22nd April 1944

Fine and warm.  Cuckoos started at 7 o’clock, quite unperturbed by ‘planes rushing over very low. 

Sixty years ago today was the great East Anglian Earthquake.  My mother remembered it very well, as she was 16 at the time, and a pupil-teacher in a little school in Osborne Street

Feeling vague and nervous all day.  Quite determined to leave Colchester.  Went to see Alderman Blomfield this afternoon, to show him Charles Gray’s manuscripts.  He was interested and agrees that they should be in the Muniment Room.  I insisted that at all costs they must be in the custody of the Town Clerk, and not of the Curator, to which he agreed.  When I left, I thought little do you know that you will probably get my resignation in a few days time.  He told me that Sir Gurney Benham was now very feeble indeed, and it is most unlikely that he will ever come out again.  Wonder if I ought to go to see him.

Sent off a telegram to Mary Hulbert, to ask if she wants the pony.  Perhaps this will make her reply to the letter.

To library, and then home to tea.  Left at 6 for Dedham, by way of Ardleigh Park.  
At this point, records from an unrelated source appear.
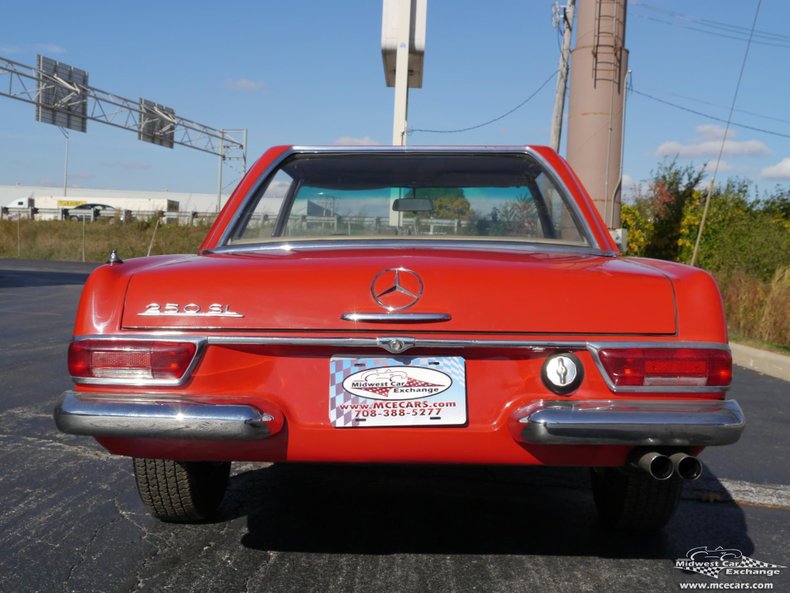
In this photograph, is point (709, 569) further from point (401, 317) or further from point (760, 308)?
point (760, 308)

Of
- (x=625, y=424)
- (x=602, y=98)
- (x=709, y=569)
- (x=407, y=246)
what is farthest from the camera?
(x=602, y=98)

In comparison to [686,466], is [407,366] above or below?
above

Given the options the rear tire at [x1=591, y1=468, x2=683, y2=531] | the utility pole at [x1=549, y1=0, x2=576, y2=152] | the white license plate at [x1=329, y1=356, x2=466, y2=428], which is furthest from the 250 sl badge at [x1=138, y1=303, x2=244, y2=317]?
the utility pole at [x1=549, y1=0, x2=576, y2=152]

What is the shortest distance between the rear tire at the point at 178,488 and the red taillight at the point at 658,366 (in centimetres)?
160

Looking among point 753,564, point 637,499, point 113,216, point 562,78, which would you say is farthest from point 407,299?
point 113,216

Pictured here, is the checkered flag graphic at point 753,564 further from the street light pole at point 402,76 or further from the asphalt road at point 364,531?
the street light pole at point 402,76

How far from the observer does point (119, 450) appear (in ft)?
9.07

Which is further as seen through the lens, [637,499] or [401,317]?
[637,499]

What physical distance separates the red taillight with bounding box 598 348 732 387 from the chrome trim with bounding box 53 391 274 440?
3.42ft

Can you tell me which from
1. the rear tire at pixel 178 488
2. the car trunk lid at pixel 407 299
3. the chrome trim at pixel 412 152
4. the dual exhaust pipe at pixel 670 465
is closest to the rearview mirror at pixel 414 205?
the chrome trim at pixel 412 152

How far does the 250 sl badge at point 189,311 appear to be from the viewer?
2688 millimetres

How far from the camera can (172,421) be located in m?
2.59

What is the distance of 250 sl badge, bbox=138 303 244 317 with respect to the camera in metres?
2.69

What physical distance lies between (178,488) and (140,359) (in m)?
0.83
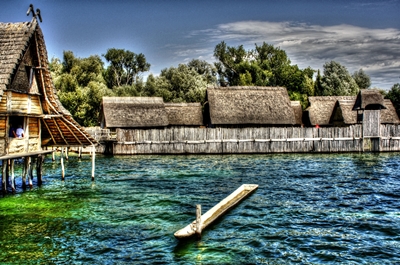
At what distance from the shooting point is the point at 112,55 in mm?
82500

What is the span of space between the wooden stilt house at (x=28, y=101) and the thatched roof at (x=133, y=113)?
67.5ft

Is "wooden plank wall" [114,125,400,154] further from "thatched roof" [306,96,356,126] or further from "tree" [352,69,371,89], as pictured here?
"tree" [352,69,371,89]

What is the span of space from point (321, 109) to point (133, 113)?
21.9 metres

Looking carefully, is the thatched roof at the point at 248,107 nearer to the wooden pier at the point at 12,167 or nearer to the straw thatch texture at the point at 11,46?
the wooden pier at the point at 12,167

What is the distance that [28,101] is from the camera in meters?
18.9

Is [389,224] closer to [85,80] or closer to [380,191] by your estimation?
[380,191]

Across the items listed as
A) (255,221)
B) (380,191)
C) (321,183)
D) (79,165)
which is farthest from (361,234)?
(79,165)

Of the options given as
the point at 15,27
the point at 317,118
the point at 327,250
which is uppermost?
the point at 15,27

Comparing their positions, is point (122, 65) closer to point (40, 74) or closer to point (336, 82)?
point (336, 82)

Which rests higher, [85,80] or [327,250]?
[85,80]

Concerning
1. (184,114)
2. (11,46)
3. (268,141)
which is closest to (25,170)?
(11,46)

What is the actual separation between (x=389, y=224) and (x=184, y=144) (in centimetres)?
2488

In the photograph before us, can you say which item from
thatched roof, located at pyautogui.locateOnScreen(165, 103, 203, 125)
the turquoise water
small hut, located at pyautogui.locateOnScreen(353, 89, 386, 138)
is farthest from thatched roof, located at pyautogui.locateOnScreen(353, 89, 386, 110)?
thatched roof, located at pyautogui.locateOnScreen(165, 103, 203, 125)

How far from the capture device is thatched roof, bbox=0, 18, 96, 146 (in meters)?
16.9
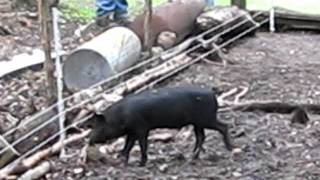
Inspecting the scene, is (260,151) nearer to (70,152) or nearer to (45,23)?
(70,152)

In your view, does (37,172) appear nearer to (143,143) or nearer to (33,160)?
(33,160)

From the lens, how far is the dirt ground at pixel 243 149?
4.38 meters

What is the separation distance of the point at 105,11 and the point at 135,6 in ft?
10.7

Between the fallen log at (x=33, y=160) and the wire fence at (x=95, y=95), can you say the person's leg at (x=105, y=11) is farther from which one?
the fallen log at (x=33, y=160)

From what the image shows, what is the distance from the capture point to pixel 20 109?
5.80 meters

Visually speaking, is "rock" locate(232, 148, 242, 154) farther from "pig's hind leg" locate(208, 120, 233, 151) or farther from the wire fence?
the wire fence

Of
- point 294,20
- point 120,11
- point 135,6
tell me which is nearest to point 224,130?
point 120,11

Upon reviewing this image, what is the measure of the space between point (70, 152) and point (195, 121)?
2.69 feet

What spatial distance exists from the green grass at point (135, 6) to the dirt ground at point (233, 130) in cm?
127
At Dedham found Sherman’s locked up, and wondered if Sissons’ were away.  Saw Major Inde walking down the street, and then went over to Lawford, but arrived at a bad moment, as there was a supper party about to begin.  Stayed only a moment, and left feeling very flat.  Hate to call and then feel I am not wanted.  Rather colder tonight, and some thin clouds.